= Exercise goal =
In the text below about Certificate of Analysis messages, which abbreviations are spelled out, and what does each stand for?
+++ Extracted text +++
One of the nice things about being a Solution Architect across the process industry is when you see patterns emerge in what can seem like two different ends of the industrial spectrum. One of these areas for me is the Certificate of Analysis (CoA) message. Looking back on my first B2B projects – about 12 years ago – was a CoA project with a major international semiconductor manufacturer. The company I was working for was selling exceptionally high end industrial gases (parts per billion specifications) to the hi-tech fabs. This particular company wanted to see our CoA’s before they even left our production facilities. They would then accept or reject the particular product on the basis of the electronic CoA. We even built a CoA reject message and had an internal workflow which included internal NCR’s (Non Conformance Report). We would then carry out quality RCA’s (Root Cause Analysis) for each rejected product. This lead to a constant cycle of improvements and tightened the already good relationship with this major customer.
+++ Data excerpt +++
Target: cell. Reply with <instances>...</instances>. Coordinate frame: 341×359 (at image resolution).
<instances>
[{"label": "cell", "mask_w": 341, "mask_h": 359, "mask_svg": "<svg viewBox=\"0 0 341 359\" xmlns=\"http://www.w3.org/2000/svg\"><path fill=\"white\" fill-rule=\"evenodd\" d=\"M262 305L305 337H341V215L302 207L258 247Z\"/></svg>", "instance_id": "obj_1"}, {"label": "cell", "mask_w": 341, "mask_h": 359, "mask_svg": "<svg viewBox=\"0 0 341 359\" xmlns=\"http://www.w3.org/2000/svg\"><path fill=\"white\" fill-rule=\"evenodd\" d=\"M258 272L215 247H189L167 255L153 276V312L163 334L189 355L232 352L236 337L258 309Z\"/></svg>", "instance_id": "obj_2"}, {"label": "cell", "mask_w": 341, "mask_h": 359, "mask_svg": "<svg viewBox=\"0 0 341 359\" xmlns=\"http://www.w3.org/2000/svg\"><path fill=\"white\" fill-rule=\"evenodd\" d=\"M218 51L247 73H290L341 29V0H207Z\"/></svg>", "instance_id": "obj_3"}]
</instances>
+++
= Expected answer =
CoA: Certificate of Analysis
NCR: Non Conformance Report
RCA: Root Cause Analysis